Ext4 is (i think) still faster for normal usage.
Never needed btrfs's features and ext4 is faster and has been tested more.
That is not true. The Jolla Sailfish OS Phone uses btrfs and openSUSE says it's good enough.
(Source[btrfs.wiki.kernel.org])
Incremental Backup[btrfs.wiki.kernel.org] may not be required, but it can help a lot.
There's a large number of features that can be beneficial to SteamOS or any desktop distro such as online defrag, online volume resizing, online fsck (planned), native raid, and compression.
But that still doesn't mean it should be used. Once it's stable I certainly will be jumping on board the btrfs train.
It's slower.
http://www.phoronix.com/scan.php?page=article&item=linux_311_filesystems&num=1
I think the ssd mount flag for btrfs just toogles some stuff that you'd normally set for ext4 aswell like discard and noatime.
http://www.h-online.com/open/news/item/Btrfs-ready-for-production-in-new-Oracle-Linux-kernel-1471706.html
Although I do agree that EXT4 is a better choice for a consumer/commodity system - Oracle systems will be supported by rather highly paid expert contractors.
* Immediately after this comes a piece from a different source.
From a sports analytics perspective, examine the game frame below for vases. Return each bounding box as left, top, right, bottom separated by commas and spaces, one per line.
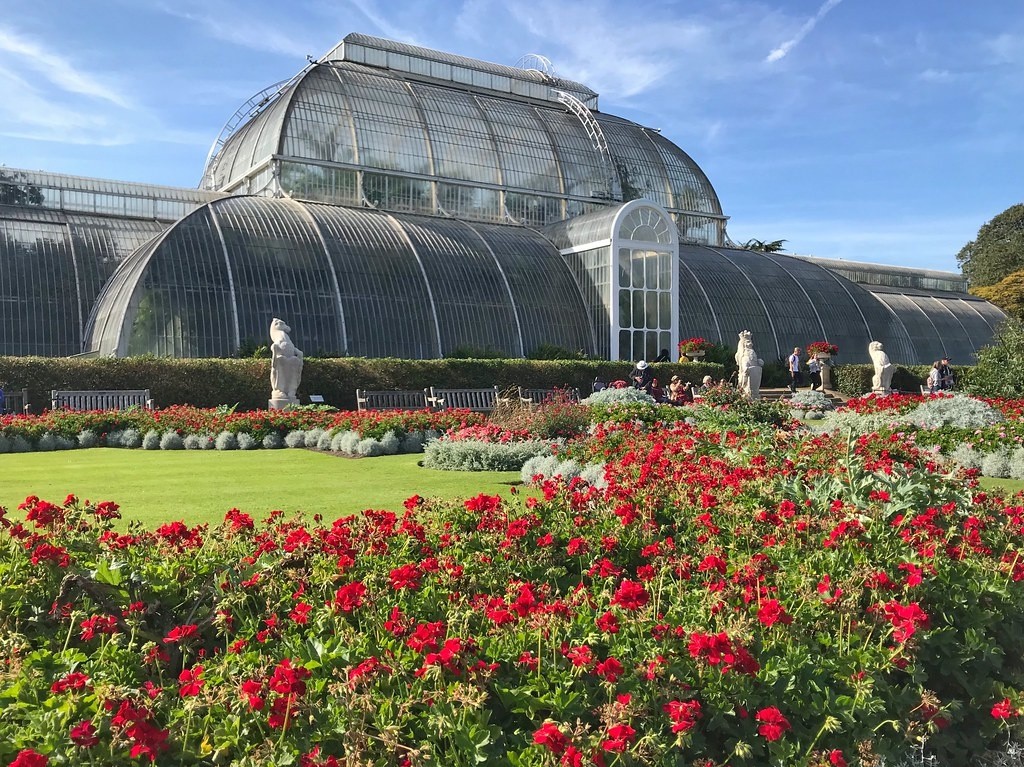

Most other projects - less so.
Sod all wrong with EXT4 for most things, it's well understood, gives good performance etc.
There's nothing stopping someone intrepid from dropping another file system in there as far as I'm aware, though? Anyone wanna bang SteamOS on a ZFS platform and stripe it across 24 SSDs? ;)
Later releases have been performance focused however, with skinny extents in 3.10 and significant performance improvements in 3.11. It may be worth revisiting.